Au cours des derniers siècles, les activités humaines ont fortement altéré la structure et la composition des écosystèmes terrestres. Ces modifications ont été causées par des phénomènes se déroulant à l’échelle globale, tels que la modification des cycles biogéochimiques, les changements climatiques et l’introduction d’espèces animales et végétales (Newman, 1995; Vitousek et al., 1997; Simberloff, 2000; Dale et al., 2001; Honnay et al., 2002; Steffen et al., 2005; IPCC, 2007), ainsi que par des activités ayant eu des impacts régionaux et locaux, par exemple l’exploitation minière et gazière, l’agriculture, le développement urbain et la récolte de la matière ligneuse (Forman, 2000; Trombulak et Frissell, 2000; World Resources Institute, 2000; Schneider et al., 2003; Steffen et al., 2005).
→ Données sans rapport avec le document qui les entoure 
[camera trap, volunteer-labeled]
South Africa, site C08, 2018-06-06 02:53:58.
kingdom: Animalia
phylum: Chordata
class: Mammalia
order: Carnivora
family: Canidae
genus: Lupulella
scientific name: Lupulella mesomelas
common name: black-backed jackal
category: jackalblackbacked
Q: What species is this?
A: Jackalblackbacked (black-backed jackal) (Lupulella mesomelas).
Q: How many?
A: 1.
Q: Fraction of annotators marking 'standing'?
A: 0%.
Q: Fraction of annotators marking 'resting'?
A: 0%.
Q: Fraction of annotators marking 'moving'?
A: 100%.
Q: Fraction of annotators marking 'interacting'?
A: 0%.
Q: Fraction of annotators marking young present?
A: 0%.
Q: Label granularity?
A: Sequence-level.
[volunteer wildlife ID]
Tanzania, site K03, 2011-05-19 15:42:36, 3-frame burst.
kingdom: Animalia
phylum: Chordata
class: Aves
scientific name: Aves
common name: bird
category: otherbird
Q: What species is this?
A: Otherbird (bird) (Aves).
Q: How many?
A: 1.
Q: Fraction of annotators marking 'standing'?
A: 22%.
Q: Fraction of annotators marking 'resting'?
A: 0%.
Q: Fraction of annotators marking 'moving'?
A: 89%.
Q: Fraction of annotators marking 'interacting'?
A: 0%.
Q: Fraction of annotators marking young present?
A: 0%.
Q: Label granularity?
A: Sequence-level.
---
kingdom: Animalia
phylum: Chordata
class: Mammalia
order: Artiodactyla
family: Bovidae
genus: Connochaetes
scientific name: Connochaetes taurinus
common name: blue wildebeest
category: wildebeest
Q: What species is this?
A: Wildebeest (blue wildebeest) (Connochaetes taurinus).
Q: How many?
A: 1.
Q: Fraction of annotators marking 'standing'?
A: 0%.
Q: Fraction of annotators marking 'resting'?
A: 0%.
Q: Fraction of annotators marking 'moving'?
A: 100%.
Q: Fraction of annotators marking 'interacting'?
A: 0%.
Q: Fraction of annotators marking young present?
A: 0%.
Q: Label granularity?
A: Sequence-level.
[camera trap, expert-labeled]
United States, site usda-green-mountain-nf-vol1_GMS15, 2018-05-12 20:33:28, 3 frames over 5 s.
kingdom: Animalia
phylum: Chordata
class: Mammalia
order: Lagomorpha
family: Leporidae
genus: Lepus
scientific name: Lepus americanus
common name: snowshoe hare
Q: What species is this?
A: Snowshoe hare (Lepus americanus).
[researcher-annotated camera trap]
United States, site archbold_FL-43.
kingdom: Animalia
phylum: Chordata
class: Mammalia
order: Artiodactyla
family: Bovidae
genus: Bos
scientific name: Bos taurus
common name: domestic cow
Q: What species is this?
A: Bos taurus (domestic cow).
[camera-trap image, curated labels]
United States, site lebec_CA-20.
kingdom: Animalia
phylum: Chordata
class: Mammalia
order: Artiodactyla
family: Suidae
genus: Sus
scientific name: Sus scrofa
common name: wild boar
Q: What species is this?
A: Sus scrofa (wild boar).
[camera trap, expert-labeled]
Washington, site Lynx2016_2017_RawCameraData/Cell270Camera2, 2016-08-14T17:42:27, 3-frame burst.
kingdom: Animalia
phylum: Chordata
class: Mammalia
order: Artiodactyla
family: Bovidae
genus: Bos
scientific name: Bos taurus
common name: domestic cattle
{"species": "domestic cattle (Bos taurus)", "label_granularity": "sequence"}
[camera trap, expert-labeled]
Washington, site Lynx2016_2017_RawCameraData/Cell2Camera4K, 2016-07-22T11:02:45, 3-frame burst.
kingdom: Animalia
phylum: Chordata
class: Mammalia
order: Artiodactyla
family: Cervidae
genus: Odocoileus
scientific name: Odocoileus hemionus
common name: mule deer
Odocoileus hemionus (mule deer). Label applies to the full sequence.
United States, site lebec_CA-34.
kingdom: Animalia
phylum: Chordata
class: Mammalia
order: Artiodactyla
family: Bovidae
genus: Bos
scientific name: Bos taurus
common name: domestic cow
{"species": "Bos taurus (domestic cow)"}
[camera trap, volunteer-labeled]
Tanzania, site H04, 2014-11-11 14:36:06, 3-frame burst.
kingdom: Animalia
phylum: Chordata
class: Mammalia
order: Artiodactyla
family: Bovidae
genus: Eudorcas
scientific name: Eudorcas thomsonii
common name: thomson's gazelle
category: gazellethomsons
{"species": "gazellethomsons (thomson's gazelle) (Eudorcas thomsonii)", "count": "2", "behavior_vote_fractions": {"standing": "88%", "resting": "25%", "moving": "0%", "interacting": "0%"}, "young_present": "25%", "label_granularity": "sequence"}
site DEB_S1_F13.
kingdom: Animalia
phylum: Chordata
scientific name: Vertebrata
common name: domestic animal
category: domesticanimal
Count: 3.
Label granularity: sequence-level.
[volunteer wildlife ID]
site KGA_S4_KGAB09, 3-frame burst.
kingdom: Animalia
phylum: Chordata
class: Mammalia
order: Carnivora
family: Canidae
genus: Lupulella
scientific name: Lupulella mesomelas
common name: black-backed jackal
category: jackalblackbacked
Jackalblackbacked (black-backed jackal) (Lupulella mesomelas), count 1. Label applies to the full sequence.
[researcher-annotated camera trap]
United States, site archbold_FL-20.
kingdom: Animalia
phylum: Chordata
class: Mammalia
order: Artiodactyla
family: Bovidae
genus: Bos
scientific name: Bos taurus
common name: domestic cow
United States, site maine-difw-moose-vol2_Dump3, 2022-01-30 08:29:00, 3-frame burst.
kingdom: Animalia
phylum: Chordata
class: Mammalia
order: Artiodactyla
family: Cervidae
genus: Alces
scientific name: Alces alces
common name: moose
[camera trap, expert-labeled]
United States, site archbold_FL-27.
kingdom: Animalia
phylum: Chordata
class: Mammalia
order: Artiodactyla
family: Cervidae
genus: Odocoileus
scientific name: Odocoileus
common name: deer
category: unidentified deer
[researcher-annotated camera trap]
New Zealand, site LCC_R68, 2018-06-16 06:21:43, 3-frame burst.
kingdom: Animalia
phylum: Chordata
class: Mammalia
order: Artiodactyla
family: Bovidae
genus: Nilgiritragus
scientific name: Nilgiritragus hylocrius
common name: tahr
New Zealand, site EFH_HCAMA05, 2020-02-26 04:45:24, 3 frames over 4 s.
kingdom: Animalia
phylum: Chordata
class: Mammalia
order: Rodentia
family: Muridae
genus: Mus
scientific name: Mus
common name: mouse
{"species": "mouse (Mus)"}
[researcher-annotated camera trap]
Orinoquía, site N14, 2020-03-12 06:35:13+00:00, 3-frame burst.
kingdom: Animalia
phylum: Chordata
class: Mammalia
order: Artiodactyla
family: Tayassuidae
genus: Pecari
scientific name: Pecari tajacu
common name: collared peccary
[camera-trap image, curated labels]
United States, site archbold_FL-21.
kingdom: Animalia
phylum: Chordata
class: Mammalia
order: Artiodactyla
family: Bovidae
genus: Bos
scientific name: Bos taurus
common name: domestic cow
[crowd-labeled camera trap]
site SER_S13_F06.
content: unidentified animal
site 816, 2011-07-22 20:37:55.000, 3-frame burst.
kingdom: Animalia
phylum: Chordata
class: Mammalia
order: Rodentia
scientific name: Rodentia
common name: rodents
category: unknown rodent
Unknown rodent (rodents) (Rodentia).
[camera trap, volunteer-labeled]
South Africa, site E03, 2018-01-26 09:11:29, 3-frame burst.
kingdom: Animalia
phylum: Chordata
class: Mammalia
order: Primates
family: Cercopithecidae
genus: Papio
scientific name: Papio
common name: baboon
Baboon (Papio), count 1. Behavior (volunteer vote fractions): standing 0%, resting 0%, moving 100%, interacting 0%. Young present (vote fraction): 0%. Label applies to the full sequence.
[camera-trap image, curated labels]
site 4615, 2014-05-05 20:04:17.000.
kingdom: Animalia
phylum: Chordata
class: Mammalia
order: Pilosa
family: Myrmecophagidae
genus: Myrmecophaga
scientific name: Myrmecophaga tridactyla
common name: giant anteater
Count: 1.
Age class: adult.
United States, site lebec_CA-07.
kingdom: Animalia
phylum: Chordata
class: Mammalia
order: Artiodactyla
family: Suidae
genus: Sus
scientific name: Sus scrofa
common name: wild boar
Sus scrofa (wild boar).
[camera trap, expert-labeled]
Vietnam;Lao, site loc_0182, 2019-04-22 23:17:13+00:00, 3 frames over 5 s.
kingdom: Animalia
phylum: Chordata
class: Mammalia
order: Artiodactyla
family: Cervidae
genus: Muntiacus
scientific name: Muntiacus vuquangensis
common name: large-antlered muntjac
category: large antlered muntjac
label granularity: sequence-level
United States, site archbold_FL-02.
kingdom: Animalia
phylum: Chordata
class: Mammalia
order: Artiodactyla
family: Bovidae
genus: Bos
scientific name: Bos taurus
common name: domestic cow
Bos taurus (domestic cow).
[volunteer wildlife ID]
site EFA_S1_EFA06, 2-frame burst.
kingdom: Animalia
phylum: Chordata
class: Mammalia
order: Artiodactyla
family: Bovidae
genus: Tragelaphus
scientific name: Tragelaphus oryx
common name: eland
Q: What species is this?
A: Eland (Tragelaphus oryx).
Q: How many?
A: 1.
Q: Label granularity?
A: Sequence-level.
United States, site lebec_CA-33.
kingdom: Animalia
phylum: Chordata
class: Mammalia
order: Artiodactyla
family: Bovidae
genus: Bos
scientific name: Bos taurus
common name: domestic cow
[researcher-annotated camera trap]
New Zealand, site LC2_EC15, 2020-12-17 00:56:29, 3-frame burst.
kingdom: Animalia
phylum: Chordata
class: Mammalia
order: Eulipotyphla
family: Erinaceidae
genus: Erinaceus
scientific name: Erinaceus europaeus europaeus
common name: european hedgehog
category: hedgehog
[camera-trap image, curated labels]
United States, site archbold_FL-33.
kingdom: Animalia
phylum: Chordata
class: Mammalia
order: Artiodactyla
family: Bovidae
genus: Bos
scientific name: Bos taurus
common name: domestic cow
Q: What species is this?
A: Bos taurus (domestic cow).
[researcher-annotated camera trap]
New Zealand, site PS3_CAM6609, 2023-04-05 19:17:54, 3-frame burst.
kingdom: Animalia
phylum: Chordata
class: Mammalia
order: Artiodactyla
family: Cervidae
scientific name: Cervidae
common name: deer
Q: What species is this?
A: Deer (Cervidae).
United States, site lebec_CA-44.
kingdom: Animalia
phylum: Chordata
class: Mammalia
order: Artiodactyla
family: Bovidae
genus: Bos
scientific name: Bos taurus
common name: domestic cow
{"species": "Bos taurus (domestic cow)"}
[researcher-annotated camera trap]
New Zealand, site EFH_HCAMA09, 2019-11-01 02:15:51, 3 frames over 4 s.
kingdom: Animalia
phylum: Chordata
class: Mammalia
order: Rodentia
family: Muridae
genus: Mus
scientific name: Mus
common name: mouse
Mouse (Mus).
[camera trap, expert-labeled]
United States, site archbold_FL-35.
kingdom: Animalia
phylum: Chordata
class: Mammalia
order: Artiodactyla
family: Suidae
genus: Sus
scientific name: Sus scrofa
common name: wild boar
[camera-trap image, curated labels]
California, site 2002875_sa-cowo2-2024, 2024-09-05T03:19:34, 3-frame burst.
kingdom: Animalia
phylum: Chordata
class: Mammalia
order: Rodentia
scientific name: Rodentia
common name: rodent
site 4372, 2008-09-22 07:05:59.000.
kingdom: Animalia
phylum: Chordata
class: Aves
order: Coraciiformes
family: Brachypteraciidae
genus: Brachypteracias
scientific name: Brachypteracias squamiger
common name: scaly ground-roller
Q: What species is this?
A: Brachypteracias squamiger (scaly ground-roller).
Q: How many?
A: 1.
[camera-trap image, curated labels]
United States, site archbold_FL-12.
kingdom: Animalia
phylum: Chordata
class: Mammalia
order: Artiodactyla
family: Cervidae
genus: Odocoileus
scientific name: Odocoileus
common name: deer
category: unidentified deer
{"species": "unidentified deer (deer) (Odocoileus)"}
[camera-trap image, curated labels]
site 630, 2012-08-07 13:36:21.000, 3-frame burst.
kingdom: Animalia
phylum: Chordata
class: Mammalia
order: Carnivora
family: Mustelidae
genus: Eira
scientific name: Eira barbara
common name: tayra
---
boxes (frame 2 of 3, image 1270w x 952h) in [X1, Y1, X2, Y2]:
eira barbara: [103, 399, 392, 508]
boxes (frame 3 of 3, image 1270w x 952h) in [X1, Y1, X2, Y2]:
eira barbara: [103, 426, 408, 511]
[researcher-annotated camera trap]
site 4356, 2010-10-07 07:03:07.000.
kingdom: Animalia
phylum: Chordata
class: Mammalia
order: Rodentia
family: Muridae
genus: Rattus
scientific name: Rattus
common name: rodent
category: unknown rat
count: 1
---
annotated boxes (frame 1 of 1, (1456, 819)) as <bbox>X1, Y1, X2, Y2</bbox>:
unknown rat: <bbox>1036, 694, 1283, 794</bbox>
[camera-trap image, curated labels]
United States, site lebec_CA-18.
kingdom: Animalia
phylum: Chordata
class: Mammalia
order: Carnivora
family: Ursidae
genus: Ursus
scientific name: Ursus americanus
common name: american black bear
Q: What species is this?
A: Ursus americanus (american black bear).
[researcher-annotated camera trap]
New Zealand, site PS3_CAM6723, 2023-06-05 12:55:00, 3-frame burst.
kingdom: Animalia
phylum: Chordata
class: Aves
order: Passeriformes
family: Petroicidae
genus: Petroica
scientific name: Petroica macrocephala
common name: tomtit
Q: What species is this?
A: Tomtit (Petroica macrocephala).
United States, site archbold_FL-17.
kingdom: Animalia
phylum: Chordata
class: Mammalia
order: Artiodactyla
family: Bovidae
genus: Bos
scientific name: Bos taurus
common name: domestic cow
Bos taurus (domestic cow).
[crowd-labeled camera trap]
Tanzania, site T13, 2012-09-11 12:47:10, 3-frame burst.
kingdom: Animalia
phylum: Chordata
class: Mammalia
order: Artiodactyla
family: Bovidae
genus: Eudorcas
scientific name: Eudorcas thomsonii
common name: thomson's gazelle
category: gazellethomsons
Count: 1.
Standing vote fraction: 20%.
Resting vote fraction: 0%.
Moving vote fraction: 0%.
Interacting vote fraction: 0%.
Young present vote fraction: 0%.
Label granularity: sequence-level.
Ainsi, les écosystèmes terrestres ont subi d’importantes modifications qui, dans de nombreux cas, ont mené à une altération ou à une diminution de leur diversité biologique, structurale et fonctionnelle (Liebhold et al., 1995; Laurance, 1999; Simberloff, 2000; Hoekstra et al., 2005; Steffen et al., 2005), ainsi qu’à une diminution de leur capacité à fournir les biens et services écosystémiques à un même niveau de qualité et au même rythme (Toman et Ashton, 1996; Costanza et al., 2000; Steffan et al., 2005).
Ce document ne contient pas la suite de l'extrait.